The live partial state during or after a failed run is on agent.model_client.messages (the live list), not agent.messages (the post-run snapshot, updated only on successful completion).

import json
import aimu

agent = aimu.agent("anthropic:claude-sonnet-4-6", tools=[...])

try:
    result = agent.run("Begin the experiment")
except Exception:
    # Save partial state on failure
    with open("checkpoint.json", "w") as f:
        json.dump(agent.model_client.messages, f)
    raise

For multi-iteration loops, save after each completed iteration:

for i in range(max_iterations):
    result = agent.run(f"Iteration {i}: refine the result")
    with open("checkpoint.json", "w") as f:
        json.dump(agent.model_client.messages, f)  # overwrite each round
    if done(result):
        break

Restoring and resuming

agent.restore(messages) handles the one non-obvious issue: after the first chat(), the system message is prepended into model_client.messages. A naive restore would prepend it a second time. restore() calls reset() and strips any leading system message from the saved list before restoring.

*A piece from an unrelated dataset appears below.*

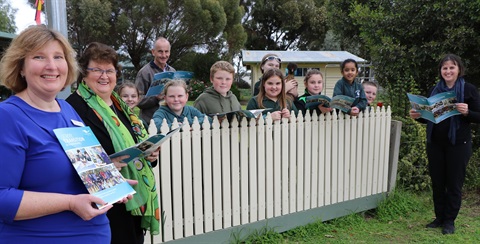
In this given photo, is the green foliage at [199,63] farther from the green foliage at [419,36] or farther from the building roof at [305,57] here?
the green foliage at [419,36]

with open("checkpoint.json") as f:
    saved = json.load(f)

agent.restore(saved)
result = agent.run("Continue from where you left off")

EvaluatorOptimizer and Chain

EvaluatorOptimizer.restore(messages) restores the generator; the evaluator starts fresh on the next round.

Chain.restore(messages, step=0) restores the specified step's client (default step 0). Steps after the restored one start fresh.